К январю нового тысяча девятьсот шестьдесят второго года первоначальные и поэтому вполне правомерные завихрения в нашем Бермудском треугольнике (Шаих — Юлька — я) само собой улеглись. Моя конкурентоспособность оказалась несостоятельной, отчего у меня, честное слово, с сердца камень свалился. Вот она, эгоистическая сущность любви: тебя не любят, так и ты — привет вам с кисточкой. Но я не очутился в третьих лишних. Напротив, дружба наша упрочилась. И с обеих сторон равноценно: как с их по отношению ко мне, так и с моей стороны по отношению к ним, моим кротко взаимовлюбленным друзьям Юлии и Шаиху. Невзирая на мои порой упрямые уклонения от их общества (влюбленным же необходимо уединение), они всюду водили меня с собой, В зимние каникулы они затащили меня на каток ЦПКиО. Мне понравилось, и уж после, как они на каток, так уж и я не отставал.
В те времена каток в центральном парке был сердцем вечернего города. Народ валил туда валом — и малышня вездесущая, и седые пенсионеры в спортивных шапочках, и те, кому, как их теперь называют, за тридцать, и, безусловно, тогдашний наш золотой годок.
Особенно празднично на катке и вокруг катка в парке было именно в каникулы. Со всех сторон сверкающего льдом майдана нарядные елки, разноцветные огни гирляндами, краснощекие снеговики... В репродукторы гремят модные песни: «Де-вой-ко-ма-ла...» Это Марьянович. «...Де-смо-мо-до-града...» Малопонятно. Но волнительно (не люблю это слово, но тут почему-то захотелось употребить). И без сомнений — о любви. Шаих с Юлькой, взявшись за руки, режут зеркало майдана лезвиями «канад» и «фигурок», обгоняют пеструю, разноликую вереницу неумех. А они, мои друзья, умели. Как это Шаих лучше меня научился, мы ведь с ним до этого все время на Ямках пропадали. Разрумянился, Шейх Багдадский, грудь нараспашку, шея длинная, говорит что-то Юльке, она смеется, счастливая, оба счастливые. К тому новому году общение их под сенью первой любви в полной мере прояснилось. И не только для них самих, но и для окружающих.

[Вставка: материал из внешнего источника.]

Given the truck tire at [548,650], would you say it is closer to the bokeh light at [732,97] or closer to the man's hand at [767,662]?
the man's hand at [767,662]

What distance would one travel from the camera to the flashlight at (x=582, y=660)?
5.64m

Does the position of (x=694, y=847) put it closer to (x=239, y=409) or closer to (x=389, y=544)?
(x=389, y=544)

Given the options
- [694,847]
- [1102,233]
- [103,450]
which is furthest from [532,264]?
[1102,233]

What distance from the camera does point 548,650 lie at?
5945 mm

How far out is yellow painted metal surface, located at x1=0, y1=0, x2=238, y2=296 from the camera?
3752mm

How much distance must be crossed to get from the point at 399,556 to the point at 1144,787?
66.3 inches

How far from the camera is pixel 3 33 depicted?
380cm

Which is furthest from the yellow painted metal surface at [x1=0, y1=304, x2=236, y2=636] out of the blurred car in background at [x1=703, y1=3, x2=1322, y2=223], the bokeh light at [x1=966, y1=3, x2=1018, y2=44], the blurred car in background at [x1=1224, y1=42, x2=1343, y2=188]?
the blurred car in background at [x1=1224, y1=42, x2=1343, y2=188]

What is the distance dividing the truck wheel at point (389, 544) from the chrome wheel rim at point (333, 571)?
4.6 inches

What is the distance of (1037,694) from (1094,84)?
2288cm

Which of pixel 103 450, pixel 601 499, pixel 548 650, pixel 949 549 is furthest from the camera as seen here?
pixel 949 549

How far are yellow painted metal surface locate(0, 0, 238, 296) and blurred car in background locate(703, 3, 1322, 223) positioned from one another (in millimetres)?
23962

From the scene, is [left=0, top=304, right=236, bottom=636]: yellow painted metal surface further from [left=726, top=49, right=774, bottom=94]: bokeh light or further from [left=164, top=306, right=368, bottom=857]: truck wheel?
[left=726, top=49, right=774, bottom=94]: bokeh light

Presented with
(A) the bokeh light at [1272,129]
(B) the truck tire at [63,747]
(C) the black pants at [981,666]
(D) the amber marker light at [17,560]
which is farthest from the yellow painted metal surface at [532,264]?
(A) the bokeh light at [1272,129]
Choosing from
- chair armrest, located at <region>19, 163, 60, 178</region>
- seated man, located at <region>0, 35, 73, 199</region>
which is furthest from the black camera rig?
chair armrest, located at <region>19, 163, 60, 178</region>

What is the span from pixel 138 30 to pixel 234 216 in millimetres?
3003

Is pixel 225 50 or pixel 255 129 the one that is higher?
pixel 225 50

В первых числах января Шаиху исполнилось шестнадцать, и он опять стал на год старше меня. Юлька на день рождения подарила ему свою акварель — пейзажик, изображавший зимнюю старогородскую улицу. Конечно же, нашу. Алмалы. Сквозь заиндевелые ветви деревьев виднеется полукирпичный, полубревенчатый дом с подпирающим морозное небо белым столбом дыма из красного крепыша-трубы, с крепкими воротами под террасой и ветхим заборчиком, из-за которого над крышей сарая торчит трамплином в заоблака лава голубятни. Такой пейзаж. Раму к картине — из осиновых реек с простенькой выемчатой резьбой, легонькую, воздушную, под стать полотну — смастерил Киям-абы, Внучка с дедом вручили свое произведение Шаиху у себя дома, куда хитро вызвали в самый день рождения, днем, якобы для починки радиоприемника «Балтика», о котором Киям-абы упоминал еще весной при знакомстве. Семена Васильевича дома не было — на работе, отсутствовала и Роза Киямовна. А Шаих пришел с ассистентом, то есть со мной, и мы впервые открыто угощались вином. Киям-абы налил нам по рюмочке сладкого, цвета рубиновых звезд на московском Кремле «Нектара Абхазии». Шестнадцать лет... Жизнь казалась не наградой, не случайностью, а законной закономерностью, светлой и вечной данностью. Вечность ощущалась и за спиной — что ни говори, шестнадцать лет! — но все же больше было ее впереди.